The Wal-Mart plan covers 291 drugs, while Walgreen pharmacies stock about 1,800 generic drugs, he said.

'About 95 percent of our pharmacy patients have prescription insurance coverage and they are only responsible for a small co-pay,' Hans said.

He added that for the drugs that Wal-Mart will sell for $4, the initial average co-pay at Walgreen is $5.30, and $3.18 for Medicare Part D prescription coverage."
This nicely - although unintentionally - demonstrates a key part of what is wrong with the way we pay for a lot of our health care. Hans is comparing the total cost that Wal-Mart is charging with the portion of Walgreen's price that consumers have to pay (i.e. the co-pay). What he is obviously ignoring is the additional amount, above the co-pay, that the insurance company or the government is paying to Walgreen as well.

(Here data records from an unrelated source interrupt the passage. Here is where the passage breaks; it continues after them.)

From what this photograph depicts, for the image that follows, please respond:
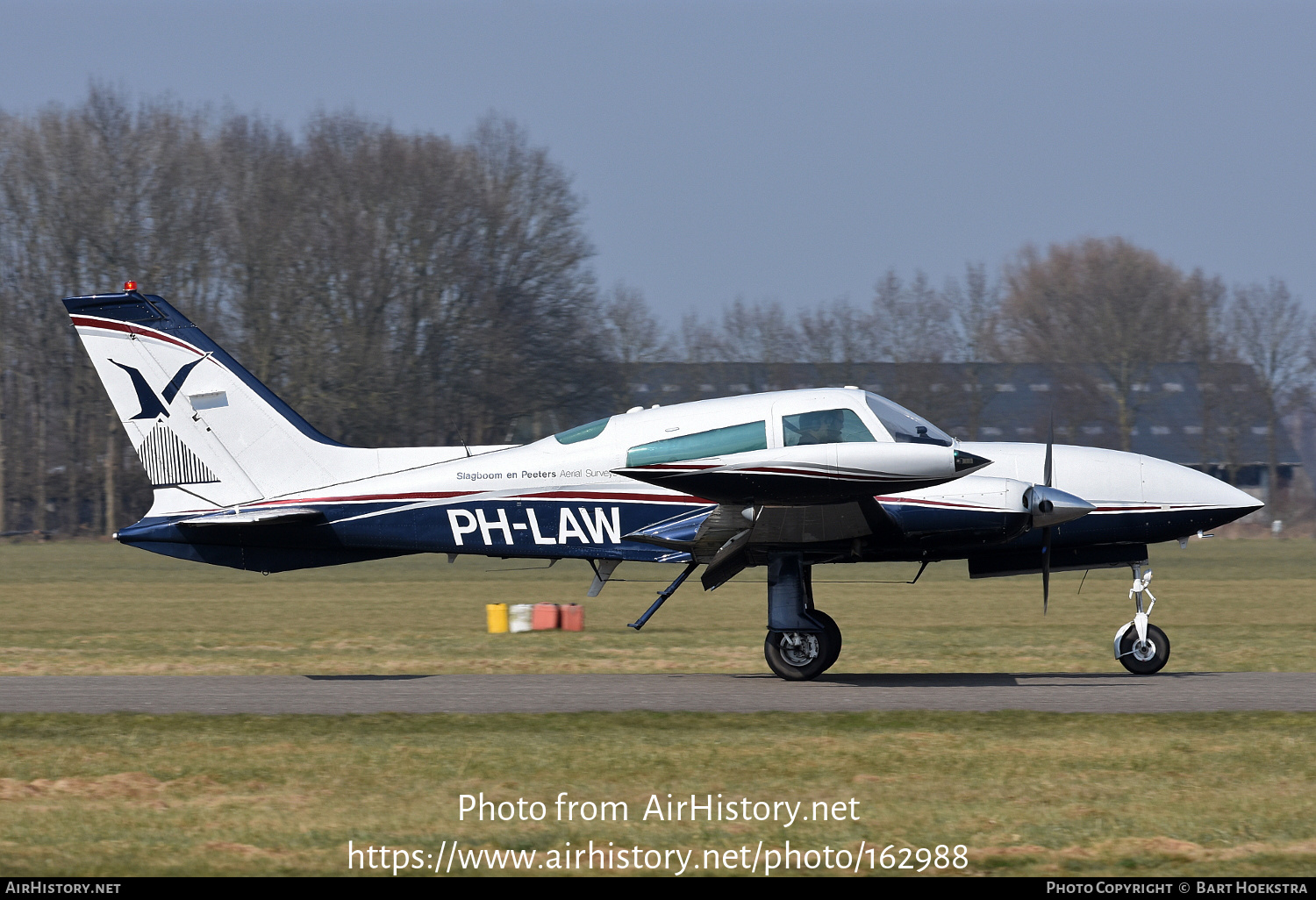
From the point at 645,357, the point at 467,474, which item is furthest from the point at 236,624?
the point at 645,357

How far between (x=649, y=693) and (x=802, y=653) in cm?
177

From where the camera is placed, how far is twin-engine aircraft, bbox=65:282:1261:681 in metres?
12.8

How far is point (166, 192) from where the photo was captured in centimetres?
5725

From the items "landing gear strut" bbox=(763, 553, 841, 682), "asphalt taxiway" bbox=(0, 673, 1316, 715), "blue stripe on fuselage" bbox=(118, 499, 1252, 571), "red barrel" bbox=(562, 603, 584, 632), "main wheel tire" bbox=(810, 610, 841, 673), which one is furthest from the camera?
"red barrel" bbox=(562, 603, 584, 632)

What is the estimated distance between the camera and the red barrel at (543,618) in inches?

Separate those who make the decision from those who pay for the decision, and you shouldn't be surprised that costs tend to rise. The interesting thing to watch here will be if insurance companies start to either require or encourage (perhaps through the waiving of co-pays?) their members to use Wal-Mart where the program is available. Given that type of development, will Walgreen then drop its prices as well? It certainly hopes not:

"'Our convenience, locations and services have proven to be bigger factors for our patients than a few dollars in price difference,' he said."
That is a reasonable and - in my mind - rather optimistic hypothesis. It is also one that seems about to be tested.